I have a lot of .tsv
files that I would like to read them 1 by 1 and write the last column into other file.
Here is my code:
for filename in os.listdir(path):
with open(path+'/'+filename,'r',encoding="utf8") as tsvin, open('temptweets.csv','a',encoding='utf-8') as csvout:
tsvin = csv.reader(tsvin, delimiter='\t')
csvout = csv.writer(csvout)
count = 0
for row in tsvin:
try:
count = str(row[-1])
except ValueError:
pass # w.e.
if len(count) >= 0:
csvout.writerow([count])
Most of it, work perfect. But the Problem is that some of lines interpreted together.
i.e. row variable getting more few lines connected together, so it ends up that not only the last column is written into the file, but also ALL the columns of the next line. It is stopping after few rows - can't tell why either.
I have tried to read the files in few other method (such as pandas) but got the same result.
I have also tried to open the input file and view all chars (notepad++) but all the lines (including the problematic ones) DO HAVE CR:LF.
I know there is something wrong with the input file (the input file is given), but I would like to know if there is any way to solve it.

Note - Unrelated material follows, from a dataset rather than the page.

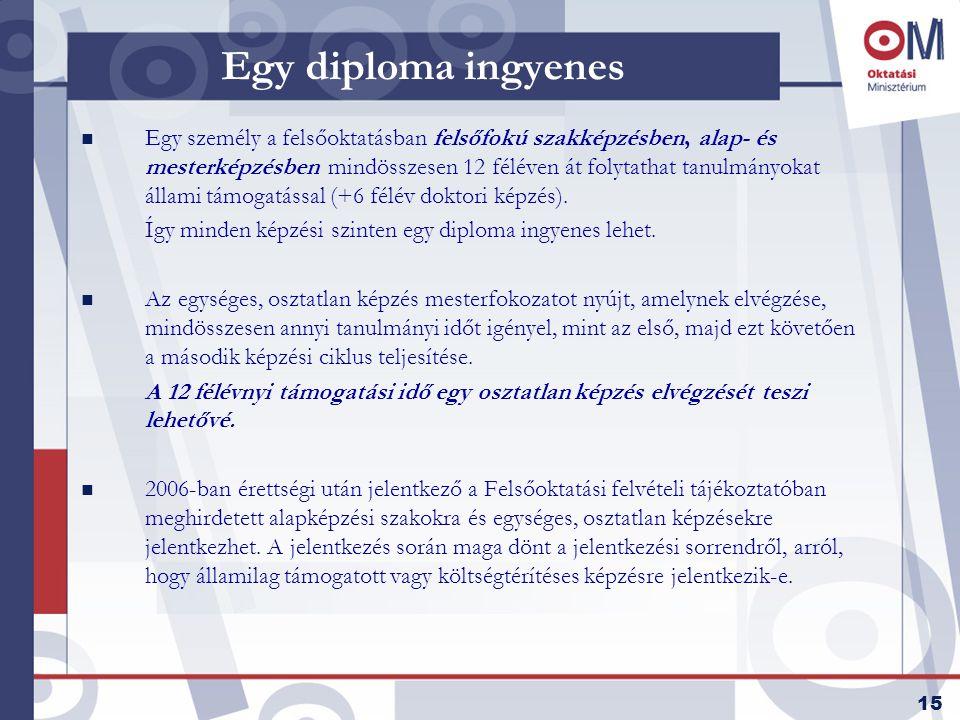 Egy diploma ingyenes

It looks like your file might have multiline fields embedded in double quotes (but it's hard to tell without looking at the data).
Try to add newline=''
in your open()
call (and maybe add quotechar='"'
to reader()
, but that's probably the default).
From the doc:
If
newline=''
is not specified, newlines embedded inside quoted fields will not be interpreted correctly
Or it could be the opposite, and maybe you need to turn off quoting to parse those files correctly..